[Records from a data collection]

════

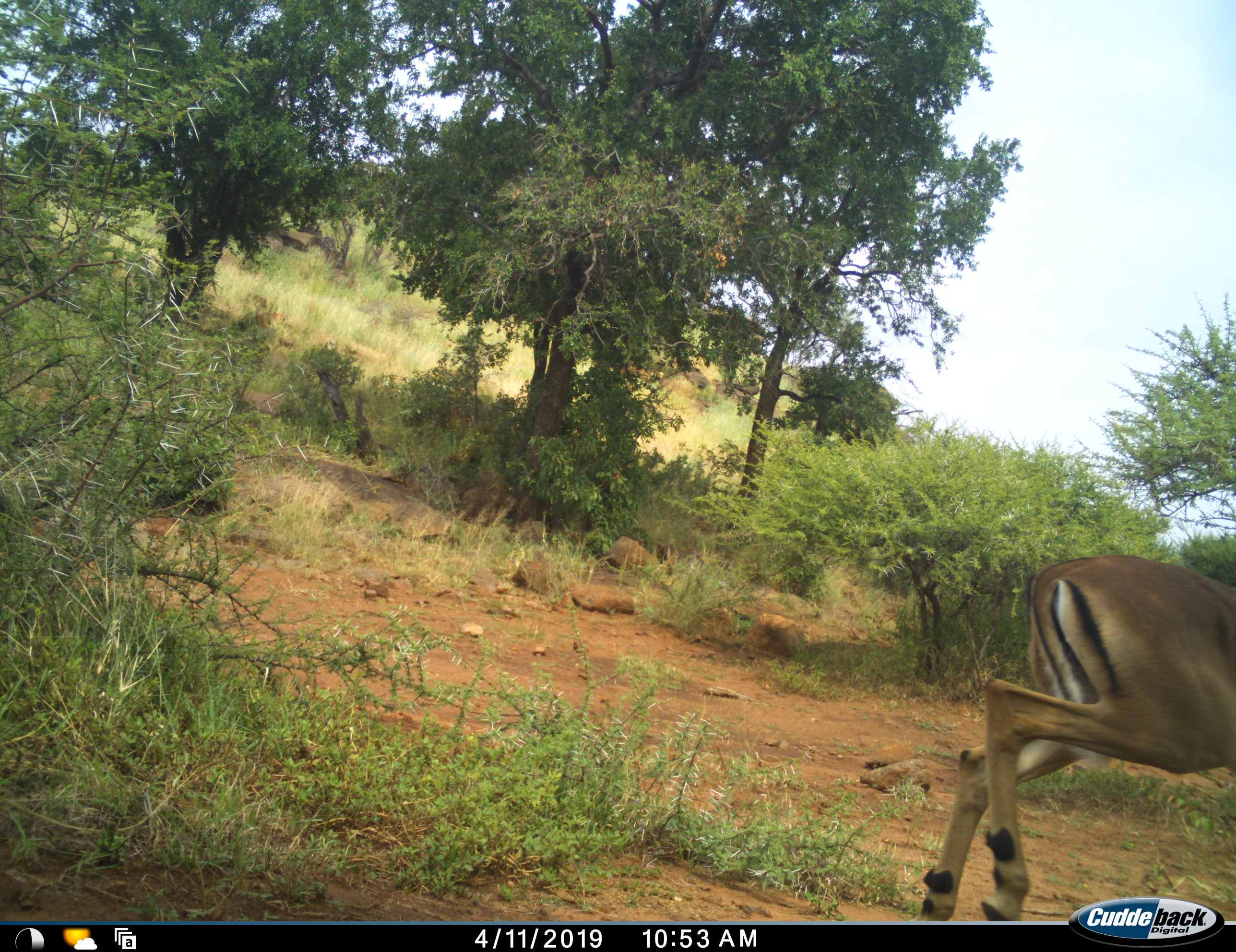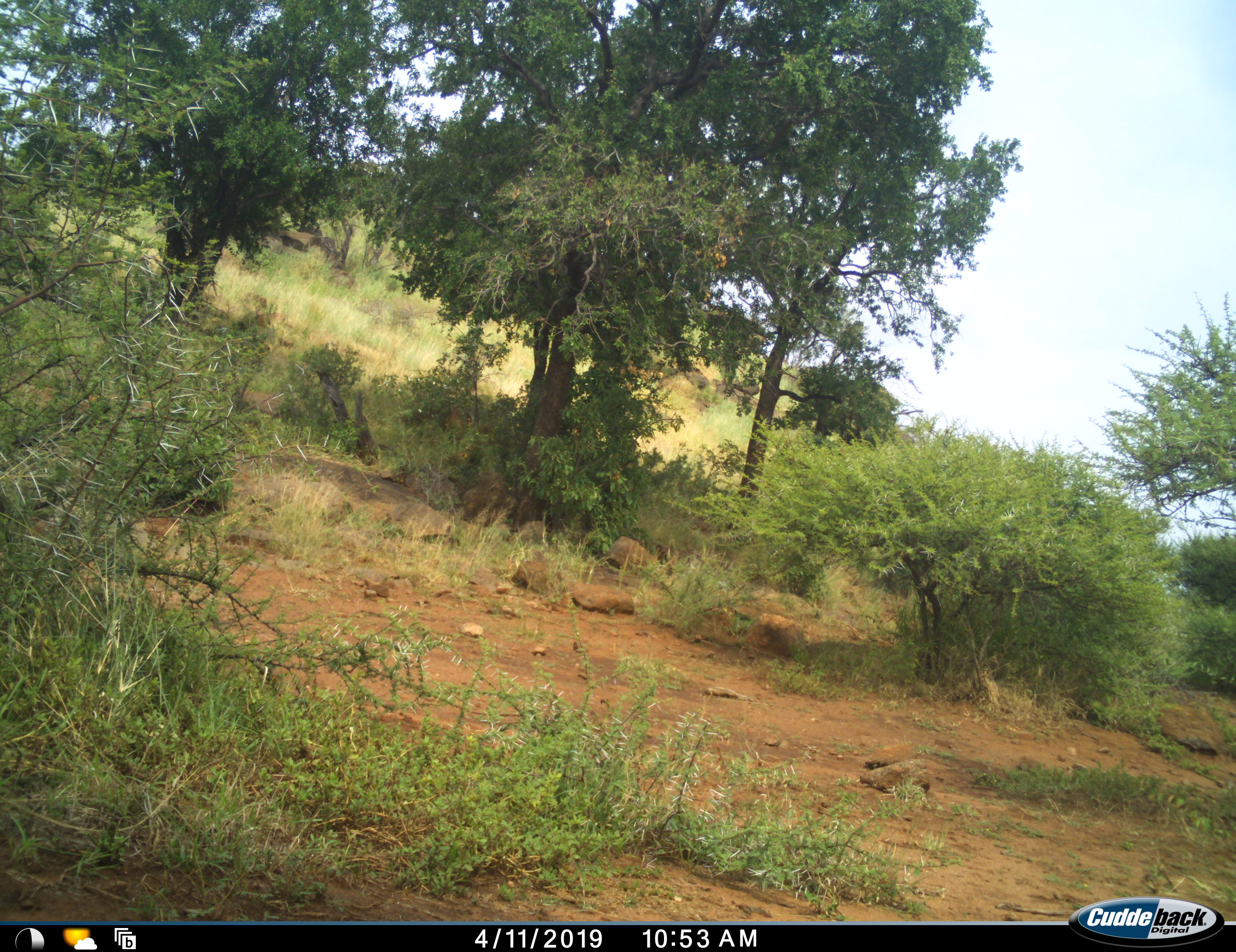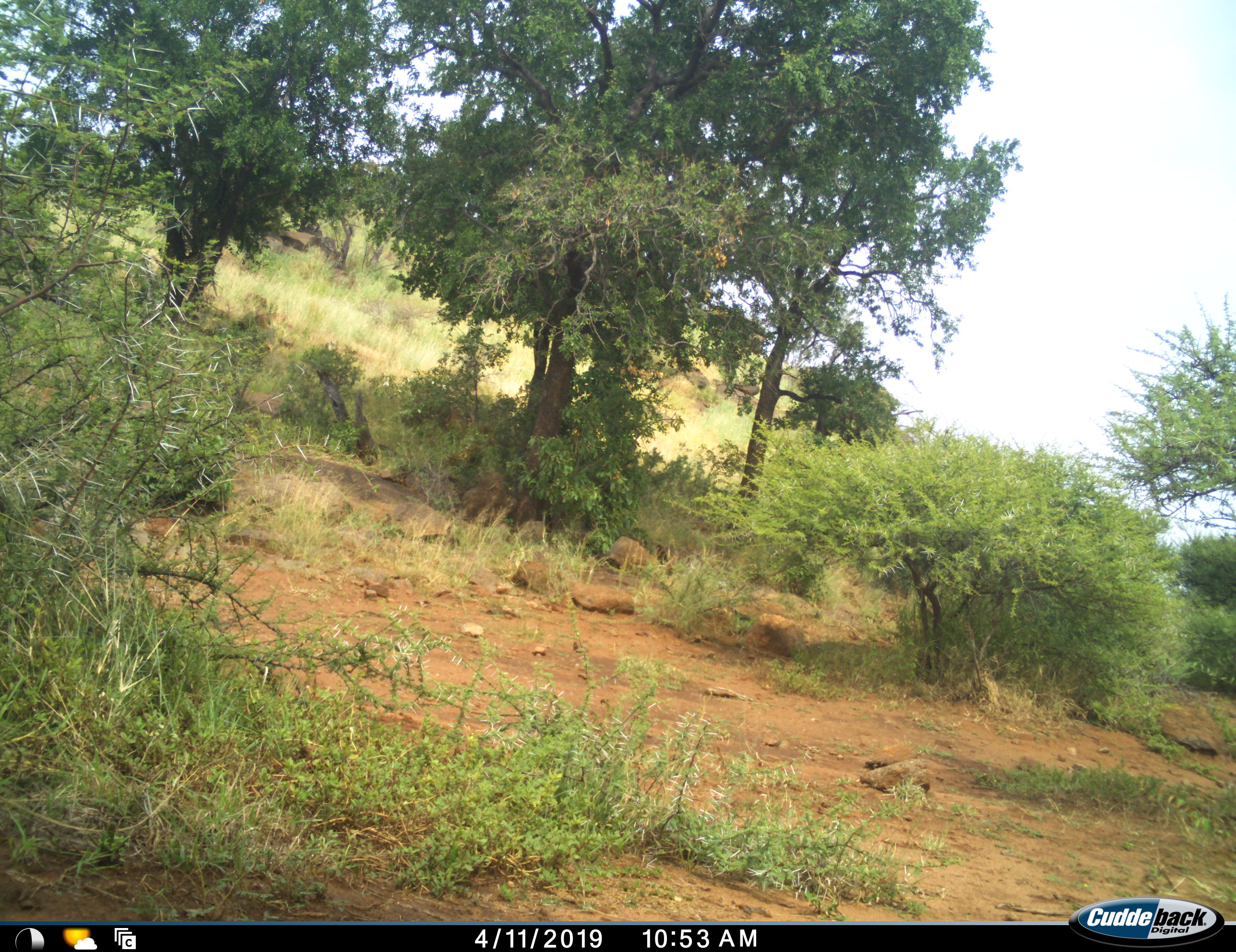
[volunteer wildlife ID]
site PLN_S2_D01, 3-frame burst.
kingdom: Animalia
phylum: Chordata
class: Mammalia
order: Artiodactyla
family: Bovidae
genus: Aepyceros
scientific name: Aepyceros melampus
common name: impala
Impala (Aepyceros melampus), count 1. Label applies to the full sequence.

════

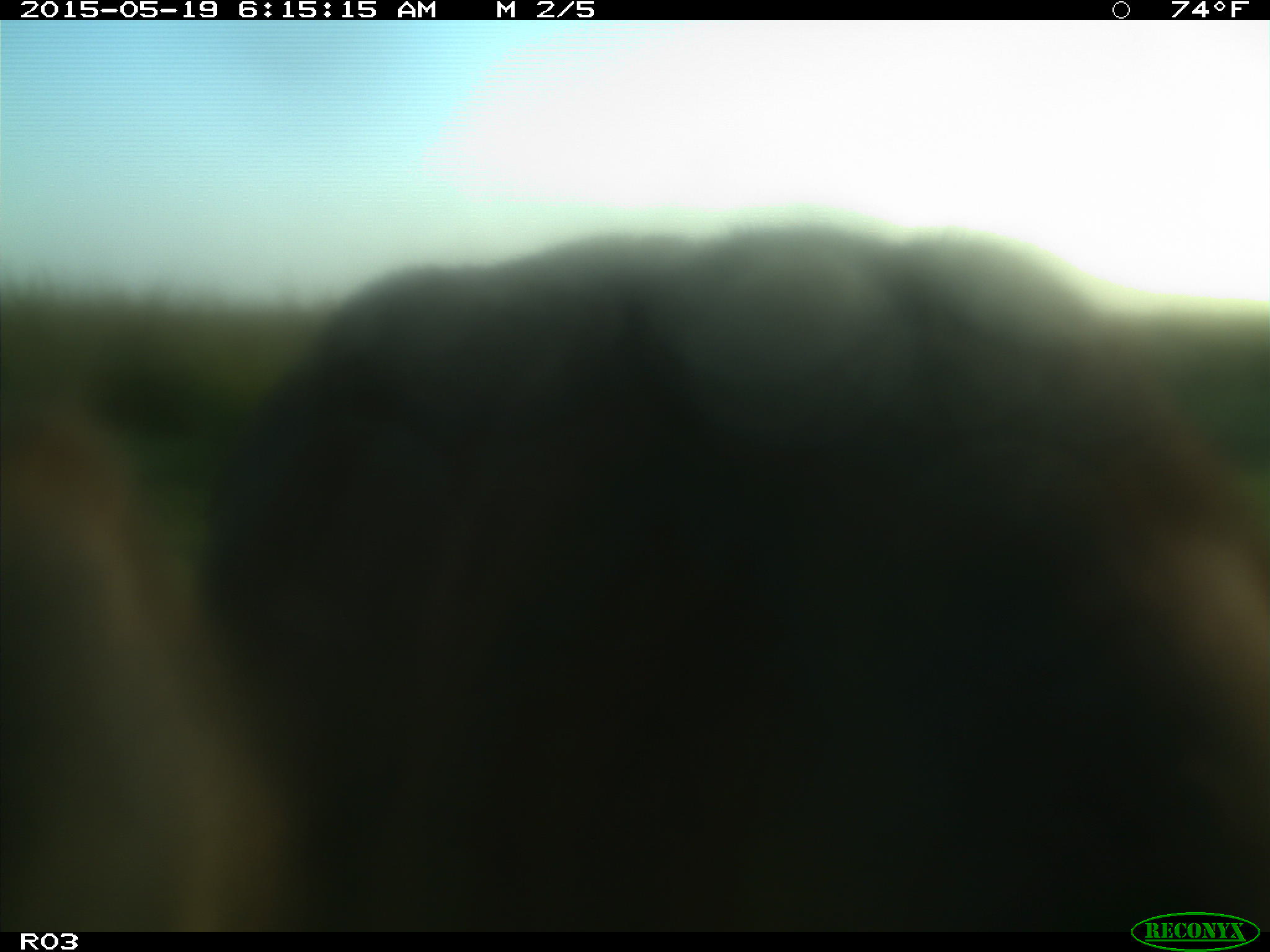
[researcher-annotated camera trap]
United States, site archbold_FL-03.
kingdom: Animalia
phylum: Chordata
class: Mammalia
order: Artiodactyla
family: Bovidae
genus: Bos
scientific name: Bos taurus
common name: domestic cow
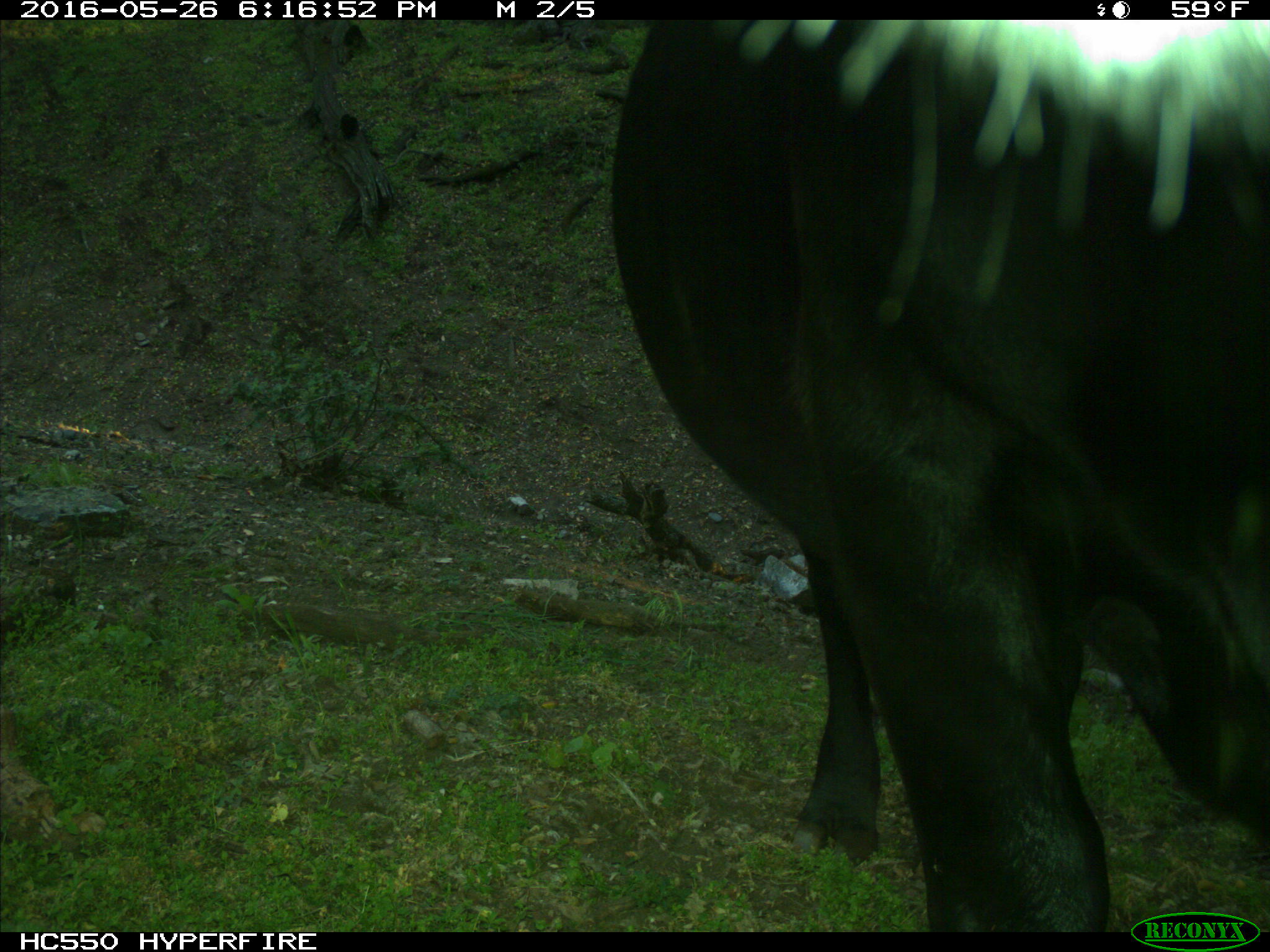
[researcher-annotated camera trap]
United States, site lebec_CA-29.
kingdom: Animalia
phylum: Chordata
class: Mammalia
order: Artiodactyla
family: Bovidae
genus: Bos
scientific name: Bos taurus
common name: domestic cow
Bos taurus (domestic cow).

════

WORK TO COMPLETE: Look through the data above for the string "site" and copy every line where it appears.

OUTPUT FOR THIS TASK:
site PLN_S2_D01, 3-frame burst.
United States, site archbold_FL-03.
United States, site lebec_CA-29.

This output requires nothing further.